There’s not much to database keys, right? When you build a new table, you add a column to act as the primary key, then set it to auto-generate. Done. That’s all there is to know…right?

The goal of this article is to demonstrate that there’s much more to the process than this. There are options to selecting, defining, and using keys. For optimal design and performance, consider your choices carefully.

What are the different types of database keys?

Keys come in two basic flavors: natural and surrogate. Natural keys, as their name suggests, are values that occur naturally in the data. They have real-world or business meaning: an email address, the street address of a building, the serial number of an inventory item, etc. In contrast, a surrogate key (sometimes called a synthetic key) is a value added to each row upon creation. A surrogate exists only within the confines of the database; it has no meaning outside of it.

A natural key often contains two or more columns. For instance, the key for a table of vehicle types might include the make, model, year, and trim level, all four columns of which must be combined to create the value that uniquely identifies each row. Surrogate keys are always a single column, though the value of each key may be anything you choose – as long as each value is distinct from all others.

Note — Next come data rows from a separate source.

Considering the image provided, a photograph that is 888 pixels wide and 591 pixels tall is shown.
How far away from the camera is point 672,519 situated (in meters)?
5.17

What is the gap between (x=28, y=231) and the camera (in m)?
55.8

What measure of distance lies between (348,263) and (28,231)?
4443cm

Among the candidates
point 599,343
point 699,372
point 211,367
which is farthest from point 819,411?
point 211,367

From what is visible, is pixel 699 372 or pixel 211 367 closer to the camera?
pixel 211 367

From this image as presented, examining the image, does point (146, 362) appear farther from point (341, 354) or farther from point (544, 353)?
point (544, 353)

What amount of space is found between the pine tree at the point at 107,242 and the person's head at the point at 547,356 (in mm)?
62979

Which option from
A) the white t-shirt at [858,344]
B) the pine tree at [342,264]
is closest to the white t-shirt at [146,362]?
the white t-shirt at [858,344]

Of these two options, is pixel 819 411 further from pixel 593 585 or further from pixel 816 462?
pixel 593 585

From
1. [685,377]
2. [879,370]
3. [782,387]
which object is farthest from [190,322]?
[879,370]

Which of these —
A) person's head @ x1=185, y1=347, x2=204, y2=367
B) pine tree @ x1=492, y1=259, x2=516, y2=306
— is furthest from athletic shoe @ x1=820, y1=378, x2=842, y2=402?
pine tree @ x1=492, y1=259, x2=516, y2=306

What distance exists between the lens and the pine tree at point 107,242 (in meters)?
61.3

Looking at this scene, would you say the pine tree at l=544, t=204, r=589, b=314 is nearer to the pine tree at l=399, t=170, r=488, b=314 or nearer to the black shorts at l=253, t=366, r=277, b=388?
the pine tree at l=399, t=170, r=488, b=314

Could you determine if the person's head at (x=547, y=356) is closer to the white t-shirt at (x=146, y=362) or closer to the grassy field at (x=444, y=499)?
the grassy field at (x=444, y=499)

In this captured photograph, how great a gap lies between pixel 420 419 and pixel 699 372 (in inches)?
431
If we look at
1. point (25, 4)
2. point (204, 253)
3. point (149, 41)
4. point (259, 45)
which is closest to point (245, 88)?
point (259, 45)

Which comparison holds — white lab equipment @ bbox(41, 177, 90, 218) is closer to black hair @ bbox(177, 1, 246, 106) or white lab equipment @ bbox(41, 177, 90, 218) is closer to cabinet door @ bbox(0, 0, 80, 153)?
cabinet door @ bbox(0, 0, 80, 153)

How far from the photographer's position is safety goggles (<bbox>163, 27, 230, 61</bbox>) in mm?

Why use a surrogate database key?

Some tables lack natural keys and so a surrogate must be used. But even when a natural key exists, developers still usually add a surrogate. In fact, in many development shops, it’s best practice to add a surrogate to all tables. But if a natural key is already in the data, why go to the extra trouble to add a surrogate? There are a few reasons why natural keys may be unsuitable:

In the early days of databases, adding a surrogate key and automatically generating its value was difficult and fraught with pitfalls. That’s no longer true: all modern DBMS’ natively support automatically-generated surrogates with just a single statement, though the syntax does vary slightly between platforms.

Should you always use a surrogate database key?

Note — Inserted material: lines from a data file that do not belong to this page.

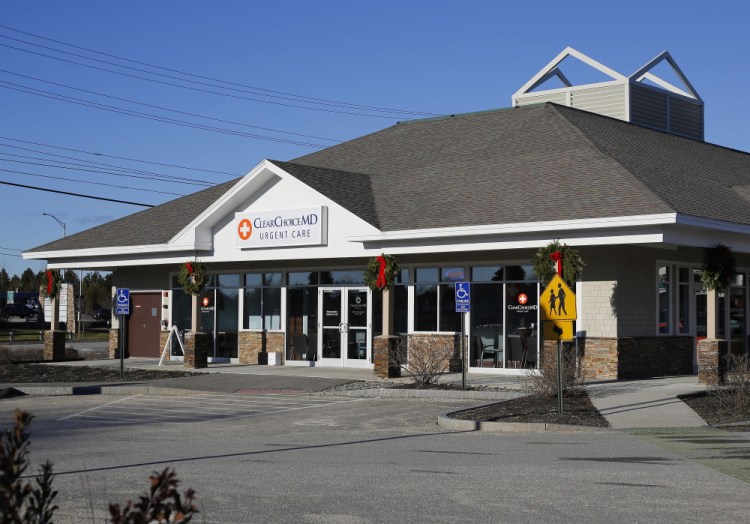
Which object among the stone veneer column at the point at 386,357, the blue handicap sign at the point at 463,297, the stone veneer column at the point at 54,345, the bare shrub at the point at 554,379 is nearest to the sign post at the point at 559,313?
the bare shrub at the point at 554,379

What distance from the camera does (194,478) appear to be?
36.8 feet

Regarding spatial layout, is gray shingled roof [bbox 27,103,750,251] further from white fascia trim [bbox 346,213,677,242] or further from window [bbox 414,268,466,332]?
window [bbox 414,268,466,332]

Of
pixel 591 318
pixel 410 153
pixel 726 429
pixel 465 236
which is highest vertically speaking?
pixel 410 153

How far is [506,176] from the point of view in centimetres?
2812

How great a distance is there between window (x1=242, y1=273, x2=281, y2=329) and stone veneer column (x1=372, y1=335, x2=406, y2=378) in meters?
6.39

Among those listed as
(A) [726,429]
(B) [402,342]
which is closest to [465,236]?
(B) [402,342]

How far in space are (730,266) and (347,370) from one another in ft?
35.2

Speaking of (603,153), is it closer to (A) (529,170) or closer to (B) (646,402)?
(A) (529,170)

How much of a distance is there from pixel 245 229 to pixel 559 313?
1465 centimetres

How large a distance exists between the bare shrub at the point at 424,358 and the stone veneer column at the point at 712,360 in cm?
580

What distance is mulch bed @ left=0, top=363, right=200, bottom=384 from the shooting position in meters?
27.6

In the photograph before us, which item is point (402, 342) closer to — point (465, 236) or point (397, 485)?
point (465, 236)

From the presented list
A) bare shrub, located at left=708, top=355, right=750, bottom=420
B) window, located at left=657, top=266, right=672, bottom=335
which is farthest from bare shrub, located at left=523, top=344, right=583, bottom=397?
window, located at left=657, top=266, right=672, bottom=335

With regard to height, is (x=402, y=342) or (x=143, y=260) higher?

Now we ask the opposite question: with all the advantages surrogates have, why would we not use one? The simple answer is performance. Even with today’s hardware, wider rows mean less performance. On most tables, the overhead of a single additional column is negligible, but for large, narrow tables (such as certain time series data) the performance hit can be significant.

Also, we often must index on the natural key regardless of whether it’s used as the primary, so a surrogate means an extra index, further impacting performance. If the natural key is stable and succinct, you may wish to consider using it alone.

Another common area where surrogates generally aren’t used is in a so-called “junction table” (associative entity), made to implement a many-to-many relationship between two other tables. The primary key for a junction table is (usually) the two foreign keys that link to the base tables.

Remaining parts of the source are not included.